5 credit card mistakes to avoid


Credit cards are a financial tool that can lead to great rewards and benefits, but if mishandled can lead to huge costs, fees, and damage to your credit.

If you can avoid a few fatal mistakes, you can jump into the world of credit without worry.  Be sure to avoid these five credit card mistakes when using and managing your favorite cards.

RELATED: What is a ‘good’ credit card?

Credit cards: 5 big mistakes than can lead to huge headaches

Late and missed payments

The first sin of credit cards is missing a payment due date. Late payments lower your credit score and remain on your credit report for seven years. Because they take so long to go away and can’t be easily fixed, if at all, you should avoid late and missed payments 100% of the time.

Avoiding late credit card payments is easy. Just signup for your card issuer’s online banking, which you should do anyway, and sign up for payment due alerts. Then pay attention when the email arrives and it’s time to make your monthly payment.
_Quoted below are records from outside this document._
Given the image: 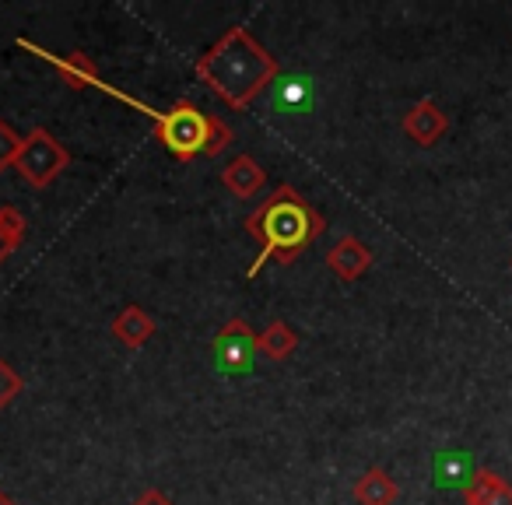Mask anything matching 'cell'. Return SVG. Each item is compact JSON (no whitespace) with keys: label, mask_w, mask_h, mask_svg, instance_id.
I'll return each mask as SVG.
<instances>
[{"label":"cell","mask_w":512,"mask_h":505,"mask_svg":"<svg viewBox=\"0 0 512 505\" xmlns=\"http://www.w3.org/2000/svg\"><path fill=\"white\" fill-rule=\"evenodd\" d=\"M309 81H288V88L281 92V102L285 106H299V102H309Z\"/></svg>","instance_id":"cell-18"},{"label":"cell","mask_w":512,"mask_h":505,"mask_svg":"<svg viewBox=\"0 0 512 505\" xmlns=\"http://www.w3.org/2000/svg\"><path fill=\"white\" fill-rule=\"evenodd\" d=\"M221 186H225L232 197L249 200L267 186V169L256 162L253 155H235L232 162L221 169Z\"/></svg>","instance_id":"cell-9"},{"label":"cell","mask_w":512,"mask_h":505,"mask_svg":"<svg viewBox=\"0 0 512 505\" xmlns=\"http://www.w3.org/2000/svg\"><path fill=\"white\" fill-rule=\"evenodd\" d=\"M242 228L253 239H260V253L246 267V278H256L267 260H278L281 267L295 264L302 257V249H309L327 232V218L313 204H306L292 183H281L274 197H267L242 221Z\"/></svg>","instance_id":"cell-2"},{"label":"cell","mask_w":512,"mask_h":505,"mask_svg":"<svg viewBox=\"0 0 512 505\" xmlns=\"http://www.w3.org/2000/svg\"><path fill=\"white\" fill-rule=\"evenodd\" d=\"M18 46H25L29 53L43 57L46 64H50L53 71L64 78L67 88H99V92H102V85H106V81H102V74H99V67H95L92 57H85V53H67V57H57V53L43 50V46L25 43V39H18Z\"/></svg>","instance_id":"cell-6"},{"label":"cell","mask_w":512,"mask_h":505,"mask_svg":"<svg viewBox=\"0 0 512 505\" xmlns=\"http://www.w3.org/2000/svg\"><path fill=\"white\" fill-rule=\"evenodd\" d=\"M25 232H29L25 214L11 204L0 207V267L8 264V260L18 253V246L25 242Z\"/></svg>","instance_id":"cell-14"},{"label":"cell","mask_w":512,"mask_h":505,"mask_svg":"<svg viewBox=\"0 0 512 505\" xmlns=\"http://www.w3.org/2000/svg\"><path fill=\"white\" fill-rule=\"evenodd\" d=\"M372 260H376V253H372L358 235H344V239H337L334 249L327 253V267L334 271L337 281H358L372 267Z\"/></svg>","instance_id":"cell-8"},{"label":"cell","mask_w":512,"mask_h":505,"mask_svg":"<svg viewBox=\"0 0 512 505\" xmlns=\"http://www.w3.org/2000/svg\"><path fill=\"white\" fill-rule=\"evenodd\" d=\"M463 502L467 505H512V484L495 470H474L463 484Z\"/></svg>","instance_id":"cell-11"},{"label":"cell","mask_w":512,"mask_h":505,"mask_svg":"<svg viewBox=\"0 0 512 505\" xmlns=\"http://www.w3.org/2000/svg\"><path fill=\"white\" fill-rule=\"evenodd\" d=\"M207 116L204 109H197L190 99H179L172 109H165L155 120V137L172 158L179 162H193L197 155H204L207 148Z\"/></svg>","instance_id":"cell-4"},{"label":"cell","mask_w":512,"mask_h":505,"mask_svg":"<svg viewBox=\"0 0 512 505\" xmlns=\"http://www.w3.org/2000/svg\"><path fill=\"white\" fill-rule=\"evenodd\" d=\"M351 495H355V502H358V505H393V502L400 498V488H397V481L390 477V470L369 467V470H365V474L355 481Z\"/></svg>","instance_id":"cell-12"},{"label":"cell","mask_w":512,"mask_h":505,"mask_svg":"<svg viewBox=\"0 0 512 505\" xmlns=\"http://www.w3.org/2000/svg\"><path fill=\"white\" fill-rule=\"evenodd\" d=\"M295 348H299V334H295L285 320L267 323L264 334H256V351H260L264 358H271V362H285V358H292Z\"/></svg>","instance_id":"cell-13"},{"label":"cell","mask_w":512,"mask_h":505,"mask_svg":"<svg viewBox=\"0 0 512 505\" xmlns=\"http://www.w3.org/2000/svg\"><path fill=\"white\" fill-rule=\"evenodd\" d=\"M18 148H22V137L11 127L8 120H0V172H8L18 158Z\"/></svg>","instance_id":"cell-17"},{"label":"cell","mask_w":512,"mask_h":505,"mask_svg":"<svg viewBox=\"0 0 512 505\" xmlns=\"http://www.w3.org/2000/svg\"><path fill=\"white\" fill-rule=\"evenodd\" d=\"M509 267H512V260H509Z\"/></svg>","instance_id":"cell-21"},{"label":"cell","mask_w":512,"mask_h":505,"mask_svg":"<svg viewBox=\"0 0 512 505\" xmlns=\"http://www.w3.org/2000/svg\"><path fill=\"white\" fill-rule=\"evenodd\" d=\"M0 505H15V502H11V498L4 495V491H0Z\"/></svg>","instance_id":"cell-20"},{"label":"cell","mask_w":512,"mask_h":505,"mask_svg":"<svg viewBox=\"0 0 512 505\" xmlns=\"http://www.w3.org/2000/svg\"><path fill=\"white\" fill-rule=\"evenodd\" d=\"M130 505H176V502H172V498L165 495V491H158V488H148V491H144V495H137V498H134V502H130Z\"/></svg>","instance_id":"cell-19"},{"label":"cell","mask_w":512,"mask_h":505,"mask_svg":"<svg viewBox=\"0 0 512 505\" xmlns=\"http://www.w3.org/2000/svg\"><path fill=\"white\" fill-rule=\"evenodd\" d=\"M109 330H113V337L123 344V348L137 351V348H144V344H148L151 337L158 334V323H155V316H151L144 306H123L120 313L113 316Z\"/></svg>","instance_id":"cell-10"},{"label":"cell","mask_w":512,"mask_h":505,"mask_svg":"<svg viewBox=\"0 0 512 505\" xmlns=\"http://www.w3.org/2000/svg\"><path fill=\"white\" fill-rule=\"evenodd\" d=\"M207 123H211V127H207V148H204V155H221V151L228 148V144H232V127H228L225 120H221L218 113H211L207 116Z\"/></svg>","instance_id":"cell-16"},{"label":"cell","mask_w":512,"mask_h":505,"mask_svg":"<svg viewBox=\"0 0 512 505\" xmlns=\"http://www.w3.org/2000/svg\"><path fill=\"white\" fill-rule=\"evenodd\" d=\"M25 390V379L18 376V369L11 362H4V358H0V411H4V407H11L18 400V393Z\"/></svg>","instance_id":"cell-15"},{"label":"cell","mask_w":512,"mask_h":505,"mask_svg":"<svg viewBox=\"0 0 512 505\" xmlns=\"http://www.w3.org/2000/svg\"><path fill=\"white\" fill-rule=\"evenodd\" d=\"M256 334L242 316H232L225 327L214 334V362H218V372L225 376H246L256 362Z\"/></svg>","instance_id":"cell-5"},{"label":"cell","mask_w":512,"mask_h":505,"mask_svg":"<svg viewBox=\"0 0 512 505\" xmlns=\"http://www.w3.org/2000/svg\"><path fill=\"white\" fill-rule=\"evenodd\" d=\"M67 165H71V151L64 148V141H57L46 127H36L22 137V148H18V158L11 169L18 172V179L25 186L46 190V186H53L64 176Z\"/></svg>","instance_id":"cell-3"},{"label":"cell","mask_w":512,"mask_h":505,"mask_svg":"<svg viewBox=\"0 0 512 505\" xmlns=\"http://www.w3.org/2000/svg\"><path fill=\"white\" fill-rule=\"evenodd\" d=\"M193 74H197L200 85L211 88V95H218L225 106L249 109L274 85L281 67L242 25H235V29H228L225 36L193 64Z\"/></svg>","instance_id":"cell-1"},{"label":"cell","mask_w":512,"mask_h":505,"mask_svg":"<svg viewBox=\"0 0 512 505\" xmlns=\"http://www.w3.org/2000/svg\"><path fill=\"white\" fill-rule=\"evenodd\" d=\"M400 127H404V134L411 137L414 144H421V148H432V144H439L442 137H446L449 116L442 113V106L435 99H418L404 113Z\"/></svg>","instance_id":"cell-7"}]
</instances>
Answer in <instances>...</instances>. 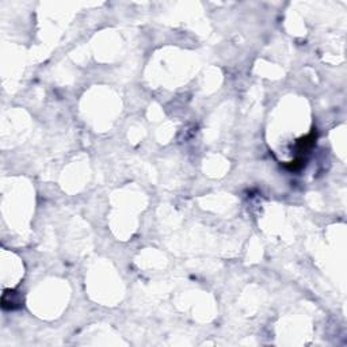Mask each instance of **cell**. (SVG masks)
Listing matches in <instances>:
<instances>
[{
    "mask_svg": "<svg viewBox=\"0 0 347 347\" xmlns=\"http://www.w3.org/2000/svg\"><path fill=\"white\" fill-rule=\"evenodd\" d=\"M22 298L19 297L18 292L15 291H6L1 297V307L4 309H17L21 307Z\"/></svg>",
    "mask_w": 347,
    "mask_h": 347,
    "instance_id": "obj_1",
    "label": "cell"
},
{
    "mask_svg": "<svg viewBox=\"0 0 347 347\" xmlns=\"http://www.w3.org/2000/svg\"><path fill=\"white\" fill-rule=\"evenodd\" d=\"M315 131H316V129H313V132H311L308 136L302 137V138H300V140L297 141V149H298V152L307 154L308 151L312 149L315 142H316V132Z\"/></svg>",
    "mask_w": 347,
    "mask_h": 347,
    "instance_id": "obj_2",
    "label": "cell"
}]
</instances>
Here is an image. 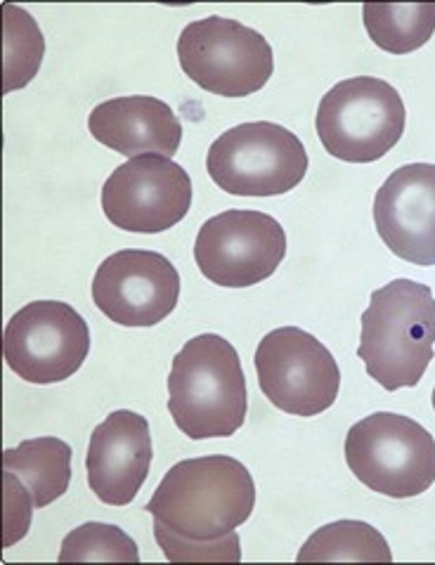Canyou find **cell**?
<instances>
[{
	"label": "cell",
	"mask_w": 435,
	"mask_h": 565,
	"mask_svg": "<svg viewBox=\"0 0 435 565\" xmlns=\"http://www.w3.org/2000/svg\"><path fill=\"white\" fill-rule=\"evenodd\" d=\"M364 29L383 53L410 55L435 31V3H364Z\"/></svg>",
	"instance_id": "17"
},
{
	"label": "cell",
	"mask_w": 435,
	"mask_h": 565,
	"mask_svg": "<svg viewBox=\"0 0 435 565\" xmlns=\"http://www.w3.org/2000/svg\"><path fill=\"white\" fill-rule=\"evenodd\" d=\"M33 509L36 504L26 486L14 473L3 471V550L26 537Z\"/></svg>",
	"instance_id": "22"
},
{
	"label": "cell",
	"mask_w": 435,
	"mask_h": 565,
	"mask_svg": "<svg viewBox=\"0 0 435 565\" xmlns=\"http://www.w3.org/2000/svg\"><path fill=\"white\" fill-rule=\"evenodd\" d=\"M169 412L192 440L237 434L248 412L237 348L217 334L194 337L182 345L169 374Z\"/></svg>",
	"instance_id": "3"
},
{
	"label": "cell",
	"mask_w": 435,
	"mask_h": 565,
	"mask_svg": "<svg viewBox=\"0 0 435 565\" xmlns=\"http://www.w3.org/2000/svg\"><path fill=\"white\" fill-rule=\"evenodd\" d=\"M391 546L379 530L362 521H337L315 530L300 546L298 563H391Z\"/></svg>",
	"instance_id": "18"
},
{
	"label": "cell",
	"mask_w": 435,
	"mask_h": 565,
	"mask_svg": "<svg viewBox=\"0 0 435 565\" xmlns=\"http://www.w3.org/2000/svg\"><path fill=\"white\" fill-rule=\"evenodd\" d=\"M88 353V322L62 301L26 303L3 331L6 364L26 384L50 386L72 379Z\"/></svg>",
	"instance_id": "9"
},
{
	"label": "cell",
	"mask_w": 435,
	"mask_h": 565,
	"mask_svg": "<svg viewBox=\"0 0 435 565\" xmlns=\"http://www.w3.org/2000/svg\"><path fill=\"white\" fill-rule=\"evenodd\" d=\"M60 563H138V544L119 525L83 523L64 537Z\"/></svg>",
	"instance_id": "20"
},
{
	"label": "cell",
	"mask_w": 435,
	"mask_h": 565,
	"mask_svg": "<svg viewBox=\"0 0 435 565\" xmlns=\"http://www.w3.org/2000/svg\"><path fill=\"white\" fill-rule=\"evenodd\" d=\"M433 409H435V388H433Z\"/></svg>",
	"instance_id": "23"
},
{
	"label": "cell",
	"mask_w": 435,
	"mask_h": 565,
	"mask_svg": "<svg viewBox=\"0 0 435 565\" xmlns=\"http://www.w3.org/2000/svg\"><path fill=\"white\" fill-rule=\"evenodd\" d=\"M256 507V486L242 461L211 455L176 463L145 511L173 533L211 542L244 525Z\"/></svg>",
	"instance_id": "1"
},
{
	"label": "cell",
	"mask_w": 435,
	"mask_h": 565,
	"mask_svg": "<svg viewBox=\"0 0 435 565\" xmlns=\"http://www.w3.org/2000/svg\"><path fill=\"white\" fill-rule=\"evenodd\" d=\"M346 463L372 492L410 500L435 483V438L403 414L376 412L350 426Z\"/></svg>",
	"instance_id": "4"
},
{
	"label": "cell",
	"mask_w": 435,
	"mask_h": 565,
	"mask_svg": "<svg viewBox=\"0 0 435 565\" xmlns=\"http://www.w3.org/2000/svg\"><path fill=\"white\" fill-rule=\"evenodd\" d=\"M91 136L128 159L173 157L182 142L176 111L152 95H128L99 103L88 116Z\"/></svg>",
	"instance_id": "15"
},
{
	"label": "cell",
	"mask_w": 435,
	"mask_h": 565,
	"mask_svg": "<svg viewBox=\"0 0 435 565\" xmlns=\"http://www.w3.org/2000/svg\"><path fill=\"white\" fill-rule=\"evenodd\" d=\"M72 447L60 438H33L3 452V471L26 486L36 509L57 502L72 483Z\"/></svg>",
	"instance_id": "16"
},
{
	"label": "cell",
	"mask_w": 435,
	"mask_h": 565,
	"mask_svg": "<svg viewBox=\"0 0 435 565\" xmlns=\"http://www.w3.org/2000/svg\"><path fill=\"white\" fill-rule=\"evenodd\" d=\"M206 171L227 194L279 196L306 178L308 152L296 132L279 124H242L211 145Z\"/></svg>",
	"instance_id": "6"
},
{
	"label": "cell",
	"mask_w": 435,
	"mask_h": 565,
	"mask_svg": "<svg viewBox=\"0 0 435 565\" xmlns=\"http://www.w3.org/2000/svg\"><path fill=\"white\" fill-rule=\"evenodd\" d=\"M3 93L24 88L43 62L45 41L36 20L12 3L3 6Z\"/></svg>",
	"instance_id": "19"
},
{
	"label": "cell",
	"mask_w": 435,
	"mask_h": 565,
	"mask_svg": "<svg viewBox=\"0 0 435 565\" xmlns=\"http://www.w3.org/2000/svg\"><path fill=\"white\" fill-rule=\"evenodd\" d=\"M358 358L381 388H412L433 362L435 298L431 287L395 279L362 312Z\"/></svg>",
	"instance_id": "2"
},
{
	"label": "cell",
	"mask_w": 435,
	"mask_h": 565,
	"mask_svg": "<svg viewBox=\"0 0 435 565\" xmlns=\"http://www.w3.org/2000/svg\"><path fill=\"white\" fill-rule=\"evenodd\" d=\"M258 386L277 409L317 417L339 397L341 370L325 343L298 327H282L256 348Z\"/></svg>",
	"instance_id": "8"
},
{
	"label": "cell",
	"mask_w": 435,
	"mask_h": 565,
	"mask_svg": "<svg viewBox=\"0 0 435 565\" xmlns=\"http://www.w3.org/2000/svg\"><path fill=\"white\" fill-rule=\"evenodd\" d=\"M155 537L161 546L163 556L171 563H240L242 561V542L237 533H230L221 540L197 542L188 540L163 523L155 521Z\"/></svg>",
	"instance_id": "21"
},
{
	"label": "cell",
	"mask_w": 435,
	"mask_h": 565,
	"mask_svg": "<svg viewBox=\"0 0 435 565\" xmlns=\"http://www.w3.org/2000/svg\"><path fill=\"white\" fill-rule=\"evenodd\" d=\"M180 275L176 265L142 248H124L103 260L93 277L97 310L121 327H157L176 310Z\"/></svg>",
	"instance_id": "12"
},
{
	"label": "cell",
	"mask_w": 435,
	"mask_h": 565,
	"mask_svg": "<svg viewBox=\"0 0 435 565\" xmlns=\"http://www.w3.org/2000/svg\"><path fill=\"white\" fill-rule=\"evenodd\" d=\"M192 180L169 157L128 159L103 188L107 221L124 232L159 235L178 225L192 209Z\"/></svg>",
	"instance_id": "11"
},
{
	"label": "cell",
	"mask_w": 435,
	"mask_h": 565,
	"mask_svg": "<svg viewBox=\"0 0 435 565\" xmlns=\"http://www.w3.org/2000/svg\"><path fill=\"white\" fill-rule=\"evenodd\" d=\"M287 256V232L261 211L232 209L213 215L194 242L197 268L211 285L246 289L273 277Z\"/></svg>",
	"instance_id": "10"
},
{
	"label": "cell",
	"mask_w": 435,
	"mask_h": 565,
	"mask_svg": "<svg viewBox=\"0 0 435 565\" xmlns=\"http://www.w3.org/2000/svg\"><path fill=\"white\" fill-rule=\"evenodd\" d=\"M152 457L149 422L138 412L116 409L91 436L88 486L103 504L126 507L145 486Z\"/></svg>",
	"instance_id": "14"
},
{
	"label": "cell",
	"mask_w": 435,
	"mask_h": 565,
	"mask_svg": "<svg viewBox=\"0 0 435 565\" xmlns=\"http://www.w3.org/2000/svg\"><path fill=\"white\" fill-rule=\"evenodd\" d=\"M405 103L389 81L356 76L337 83L317 109V138L346 163L386 157L405 132Z\"/></svg>",
	"instance_id": "5"
},
{
	"label": "cell",
	"mask_w": 435,
	"mask_h": 565,
	"mask_svg": "<svg viewBox=\"0 0 435 565\" xmlns=\"http://www.w3.org/2000/svg\"><path fill=\"white\" fill-rule=\"evenodd\" d=\"M374 223L391 254L412 265H435V163H407L374 196Z\"/></svg>",
	"instance_id": "13"
},
{
	"label": "cell",
	"mask_w": 435,
	"mask_h": 565,
	"mask_svg": "<svg viewBox=\"0 0 435 565\" xmlns=\"http://www.w3.org/2000/svg\"><path fill=\"white\" fill-rule=\"evenodd\" d=\"M178 62L199 88L221 97L254 95L275 72L267 39L225 17H206L182 29Z\"/></svg>",
	"instance_id": "7"
}]
</instances>
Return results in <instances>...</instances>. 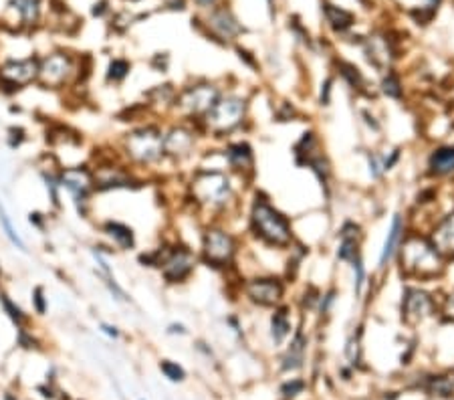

To make things even easier, you can sign up for automatic payments through your card issuer’s website or your bank’s bill pay system. Just be careful not to overdraft your bank account with an automatic payment.

Paying interest

Some credit cards lure you in with 0% APR introductory periods, and banks hope that will lead to you racking up big credit card balances and paying boatloads of interest. You should avoid paying credit card interest if at all possible. It is a needless expense that provides you nothing in return. At least with student loans, you get an education out of it. With credit card interest, you are paying more to finance the cost of general spending.

Avoiding interest is as easy as avoiding late payments. You just have to make sure that payment is big enough to pay off your balance in full each month to avoid interest. You read that right: If you pay off your bill in full every month before the due date, you don’t owe any interest.

This means you can’t spend more than you earn, so you have enough cash left over every month to pay your bill in full. A trick I’ve used to avoid giant surprise credit card bills is paying my card balance in full every payday. I found the bi-weekly payments aligning with my paychecks make keeping my balances low much easier.

RELATED: How to improve your credit score 100 points in 30 days


Forgetting annual fees

In some cases, signing up for a credit card with an annual fee makes more financial sense than a card with no annual fee. For example, travel and cash back rewards credit cards pay you valuable rewards often worth more than the annual fee. In this case, getting a card with an annual fee can be the right move. Sometimes the signup bonus alone is worth more than a few years of annual fees combined!

To build and keep a high credit score, it is best to keep credit accounts open as long as possible. If you keep an old account with an annual fee open, however, it is probably not worth the cost. In these cases, you have a few options to avoid that annual fee.

First, you can call the credit card issuer and ask if they would be willing to waive the fee. If they say no, you can either close the card or downgrade it to a similar car with no annual fee. When you downgrade, you often lose the most valuable benefits of a high end card, but you can avoid the annual fee while helping boost your average age of credit.

Missed rewards

If you pay your balances off in full every month, which you should be doing anyway, you are a great contender for rewards cards. The best credit cards pay you back in cash back worth up to 5% on bonus category purchases or travel rewards that can be worth even more. If you are going to pay for something, it might as well pay you.

The average household has a roughly $64,000 annual budget, according to ValuePenguin. Taking out housing and other expenses that can’t easily go on a credit card, that leaves about $35,000 in annual spending. If you were to use a 2% cash back rewards card and spend that much per year, you could earn $700 per year in cash back. That is the simplest way to turn your spending into cash in your bank account. The Double Cash credit card from Citi® offers 1% cash back on each purchase plus 1% when you pay your bill for an effective 2% cash back rate.

If you are a frequent traveler, you can often get more value per dollar spent than with a cash back credit card. You can do this with a premium travel rewards credit card like the Chase Sapphire Preferred® or Amex Platinum card, where you earn in the form of points and can then use those points for travel, or transfer them to a favorite airline or hotel partner for free and discounted bookings.

Spending like it doesn’t count

Perhaps the biggest mistake you can make with a credit card is spend more than you can afford. This is very common, and the average household carrying credit card debt owes $15,000, according to NerdWallet. At 20% interest, that is about $3,000 per year in credit card interest payments.

Spending responsibly makes doing almost everything on this list easier. It doesn’t matter if you use cash or a debit card or a credit card. Ultimately you have to pay for every purchase you make. With credit cards you have an opportunity to pay spend more, but you’ll end up paying for it eventually, plus interest.

Use credit cards to make money, not lose it

You should always be self-aware and know your own spending and debt management habits. If you have a history of big spending and missed payments, you should probably steer clear of credit cards for regular spending and just keep them for emergencies. But if you have a perfect record, you can use credit cards for good. Just be sure to avoid these five critical credit card mistakes and you’ll be in great shape.